« La transition énergétique permettant notamment un approvisionnement en électricité sûr, abordable et pauvre en émissions de CO2 doit être mûrement réfléchie », introduit la note d’orientation stratégique du gouvernement belge. Le pays abrite sept réacteurs nucléaires, totalisant près de 6 000 MW de capacité installée, qui ont produit 38% de l’électricité consommée en 2015 dans le Royaume. C’est pourquoi la ministre de l’Énergie, Marie Christine Marghem, a demandé à deux reprises (en avril et en septembre 2016) au gestionnaire du réseau, Elia, de réaliser une étude décrivant, pour la période 2017-2027, les besoins électriques de la Belgique en termes d’adéquation et de flexibilité.
4 piliers
« Pour compenser la perte de production d’énergie nucléaire à partir de 2022, il importe de créer un climat d’investissement propice à la construction de nouvelles installations de production d’énergie et au maintien dans le marché de suffisamment d’unités », a expliqué Marie Christine Marghem. Pour autant, les premiers retours d’expérience sur le développement massif d’énergies renouvelables ont montré une hausse de la variabilité et des incertitudes sur l’équilibre du système électrique. Pour y faire face, le réseau aura besoin de davantage de flexibilité. C’est pourquoi la stratégie belge s’appuie sur 4 piliers : améliorer le fonctionnement du marché et les échanges transfrontaliers développer la gestion de la demande, développer le stockage, améliorer la réserve stratégique.
Par ailleurs, le Conseil des ministres a également approuvé un avant-projet de loi destiné à favoriser le stockage par l’exonération de la cotisation fédérale. Un autre volet concerne la gestion de la demande : « la possibilité sera donnée au client final de valoriser sa gestion de la consommation d’énergie et donc d’améliorer sa compétitivité », indique la ministre en référence aux divers services d’efficacité énergétique et de domotique qui commencent à se développer, certes timidement, sur le marché des particuliers.

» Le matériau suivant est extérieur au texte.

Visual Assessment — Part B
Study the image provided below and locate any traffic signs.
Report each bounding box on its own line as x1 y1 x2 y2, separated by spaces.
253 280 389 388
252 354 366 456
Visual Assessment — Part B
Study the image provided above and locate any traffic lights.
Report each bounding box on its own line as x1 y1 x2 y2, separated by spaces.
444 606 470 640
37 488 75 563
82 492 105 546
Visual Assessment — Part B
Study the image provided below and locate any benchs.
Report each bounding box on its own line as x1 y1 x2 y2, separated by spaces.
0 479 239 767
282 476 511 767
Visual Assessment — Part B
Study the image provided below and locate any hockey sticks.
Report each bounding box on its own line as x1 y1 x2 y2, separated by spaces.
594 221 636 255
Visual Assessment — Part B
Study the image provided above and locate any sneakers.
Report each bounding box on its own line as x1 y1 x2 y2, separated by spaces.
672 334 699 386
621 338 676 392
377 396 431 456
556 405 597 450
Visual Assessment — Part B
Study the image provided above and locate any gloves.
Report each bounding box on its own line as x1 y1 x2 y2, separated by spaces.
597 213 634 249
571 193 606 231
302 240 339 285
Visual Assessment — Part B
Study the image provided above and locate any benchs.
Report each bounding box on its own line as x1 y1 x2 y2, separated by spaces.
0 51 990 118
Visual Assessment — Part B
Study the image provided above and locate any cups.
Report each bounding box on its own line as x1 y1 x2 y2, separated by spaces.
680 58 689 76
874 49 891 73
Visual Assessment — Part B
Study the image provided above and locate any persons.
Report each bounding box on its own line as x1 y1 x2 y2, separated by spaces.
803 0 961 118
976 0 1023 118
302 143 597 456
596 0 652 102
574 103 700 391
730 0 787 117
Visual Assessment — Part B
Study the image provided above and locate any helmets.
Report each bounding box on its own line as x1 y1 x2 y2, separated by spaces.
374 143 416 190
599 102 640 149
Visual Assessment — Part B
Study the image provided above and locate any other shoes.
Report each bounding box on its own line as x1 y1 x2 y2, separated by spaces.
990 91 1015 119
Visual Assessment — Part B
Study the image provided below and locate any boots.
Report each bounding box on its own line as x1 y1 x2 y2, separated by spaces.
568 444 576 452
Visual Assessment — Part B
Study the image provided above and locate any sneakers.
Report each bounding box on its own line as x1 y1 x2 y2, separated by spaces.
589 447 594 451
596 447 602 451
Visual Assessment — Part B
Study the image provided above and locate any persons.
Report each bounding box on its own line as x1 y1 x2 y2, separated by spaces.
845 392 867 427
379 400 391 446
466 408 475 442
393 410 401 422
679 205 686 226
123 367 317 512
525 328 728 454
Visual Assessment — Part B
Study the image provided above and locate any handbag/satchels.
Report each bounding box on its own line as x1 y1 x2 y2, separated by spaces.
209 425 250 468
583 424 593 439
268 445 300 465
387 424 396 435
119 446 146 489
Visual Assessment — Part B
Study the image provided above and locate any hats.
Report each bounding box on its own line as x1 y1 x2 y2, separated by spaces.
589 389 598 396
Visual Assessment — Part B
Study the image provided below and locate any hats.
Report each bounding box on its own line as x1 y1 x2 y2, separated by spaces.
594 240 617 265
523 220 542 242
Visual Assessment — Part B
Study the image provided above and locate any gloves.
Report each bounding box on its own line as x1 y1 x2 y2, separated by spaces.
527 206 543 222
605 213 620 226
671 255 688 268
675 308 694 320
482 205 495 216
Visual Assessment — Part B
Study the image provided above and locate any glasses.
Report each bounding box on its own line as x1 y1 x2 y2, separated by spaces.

Mauvaise nouvelle pour Engie et EDF
La décision belge est une mauvaise nouvelle pour l’exploitant et propriétaire de ces réacteurs : Engie. L’ex-Electrabel, GDF-Suez, opère tous les réacteurs du pays et en est largement propriétaire (100% de Doel 1 et 2, 89.8% de Doel 3 et 4 et de Tihange 2 et 3 ainsi que 50% de Tihange 1), le reste étant détenu par un autre grand groupe issu de l’Hexagone : EDF (en propre ou à travers SPE). Le nucléaire en Belgique a été l’objet d’un débat qui a abouti en 2003 à un accord multi-partis sur la sortie en deux phases (2015 et 2025) de l’atome au grand dam d’Engie qui militait pour étendre la durée d’exploitation des centrales comme en France. Pire, la compagnie a dû mener une véritable guerre juridique avec le gouvernement qui a doublé en 2012 la taxe sur la rente nucléaire (les réacteurs étant amortis). Après plusieurs jugements, Engie a obtenu partiellement gain de cause mais a dû se résoudre à payer. Pour la seule année 2015, la facture s’élevait à 130 M€.
Cet argent doit financer la transition vers modèle énergétique basé sur les énergies renouvelables où la flexibilité du réseau sera obtenue par les échanges transfrontaliers, une capacité de production flexible, et une gestion accrue de la demande et du stockage.